Ben Santamaria's Really Want to Hurt Me gives an account of a young boy, growing up in Essex during Thatcher's Britain. This central current is orchestrated by the soundtrack of the decade that changed everything.
Ryan Price is what sells the performance; his portrayal of the unnamed protagonist feels genuine, particularly in his love of the music which acted, for many, as the pathway to an awakening of who they really were. His ability to connect with the audience – humble in nature, as the character opens up about his sexual experiences and the inadequate information present for a young gay man – is touching.
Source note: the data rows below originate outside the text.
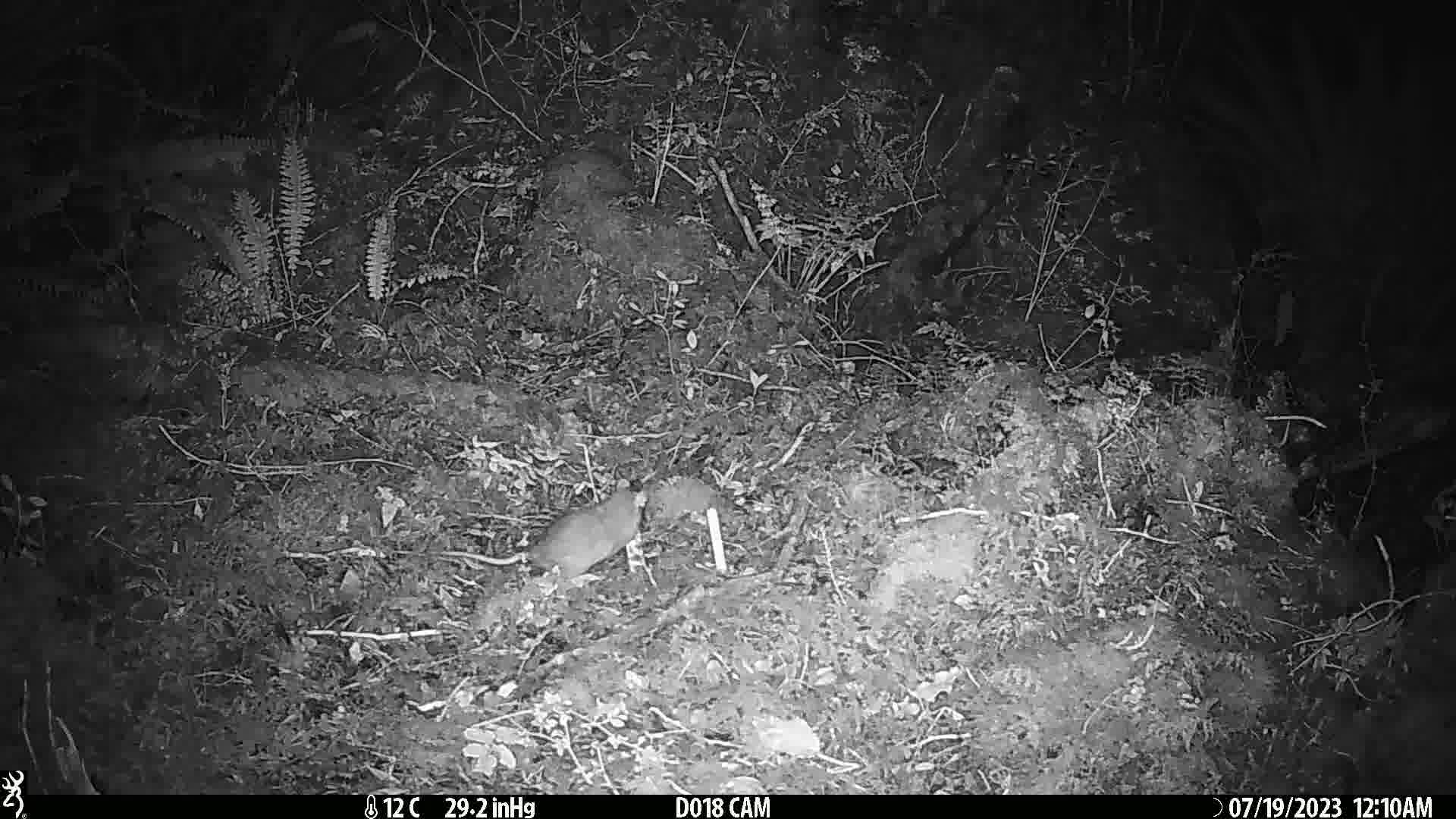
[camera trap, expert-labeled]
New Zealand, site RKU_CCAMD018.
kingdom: Animalia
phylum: Chordata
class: Mammalia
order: Rodentia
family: Muridae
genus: Rattus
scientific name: Rattus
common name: rat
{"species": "rat (Rattus)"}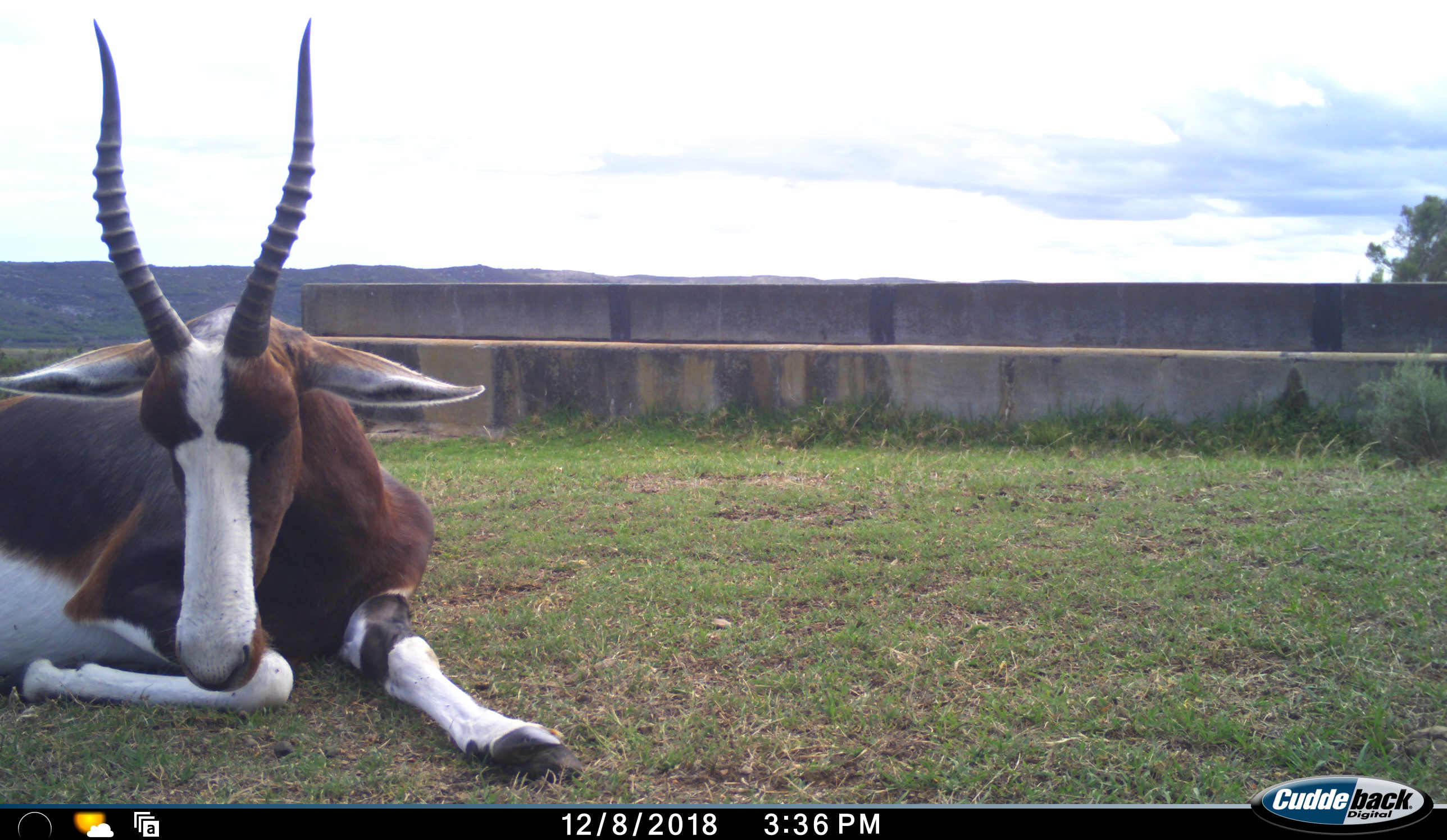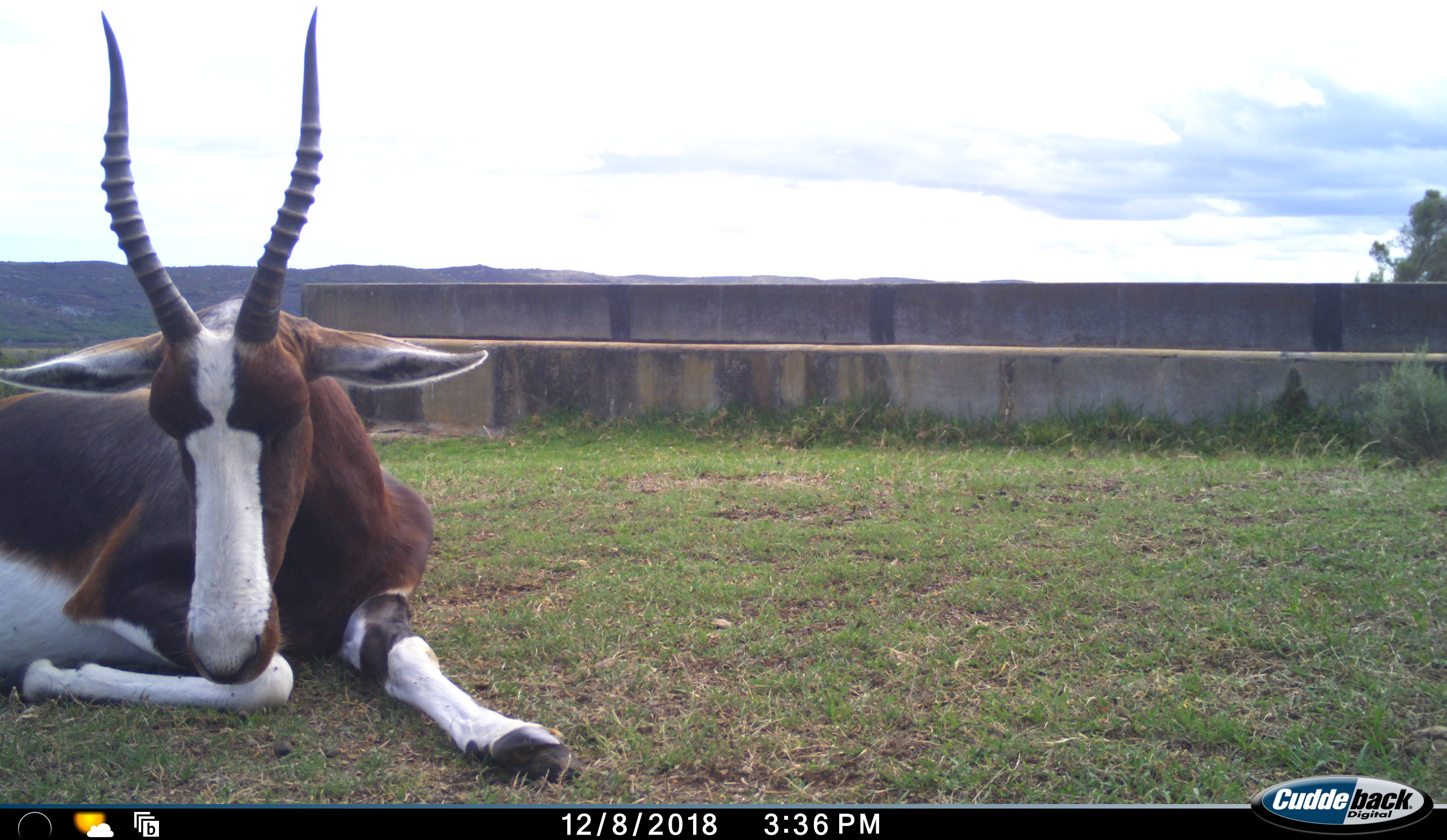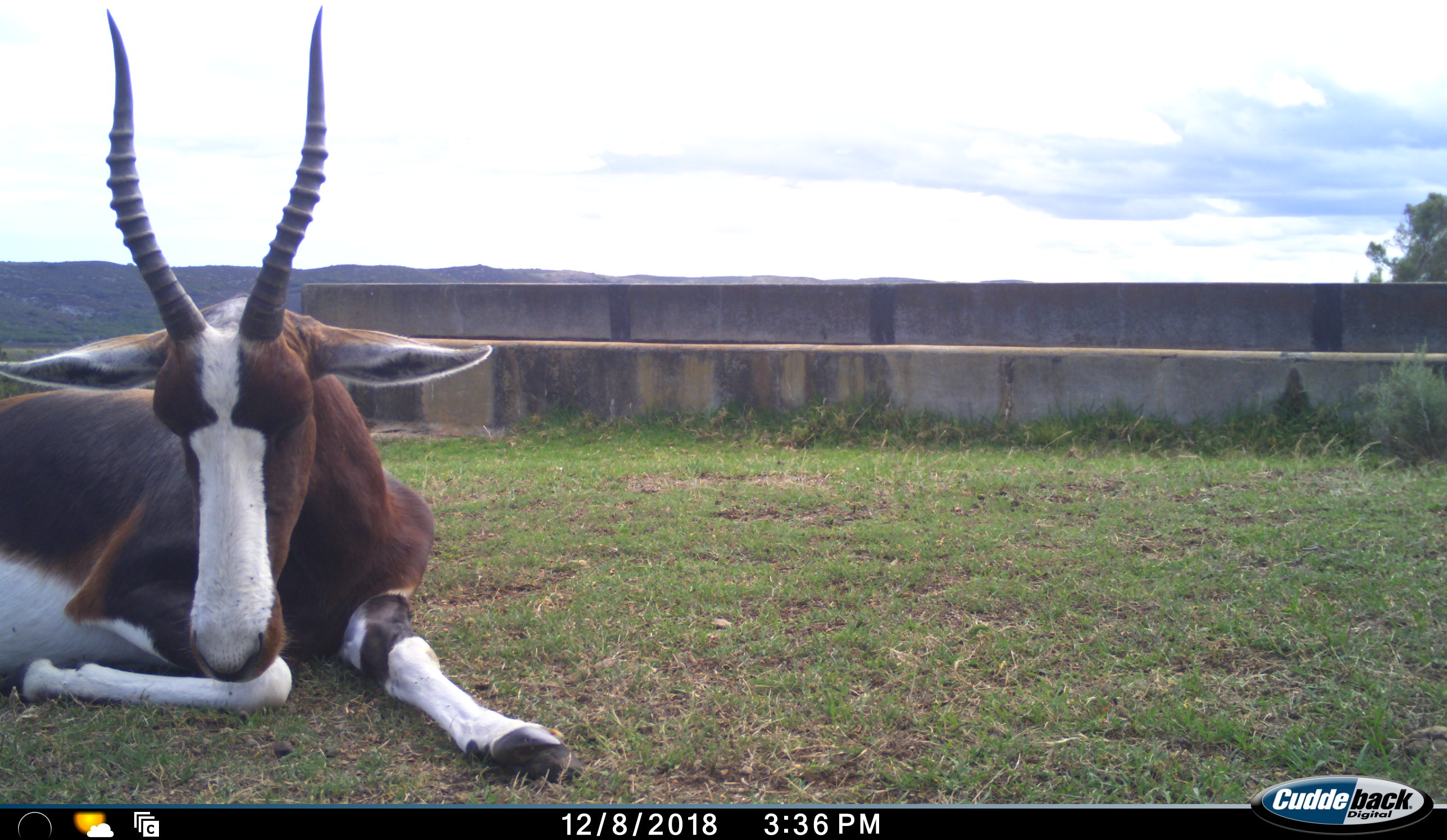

The splices of chapter breaks, often through dance and song are presented by Price to laughs, appreciation or sympathy as the audience senses his jubilation and woe.
One can never really nail down the tone of Really Want to Hurt Me; it can become flippant in its indecisions. Discussions of first loves, suicide and sexual awakenings are all treated with a varying level of importance. Some are given too little time to cover, others are dwelled upon for longer than the material allows for. When discussing matters such as his experiences with young friend Darren, or that of his first girlfriend, they feel honest and raw.
Everyone has a tale to tell; all are important but many are told better. The ebbing of Really Want to Hurt Me's monologue is minimalist at best, never really building to a large momentous discovery. Though the humbleness of this is indeed refreshing, after a while it can feel monotonous, in need of a scintilla of difference to pierce our wavered attention.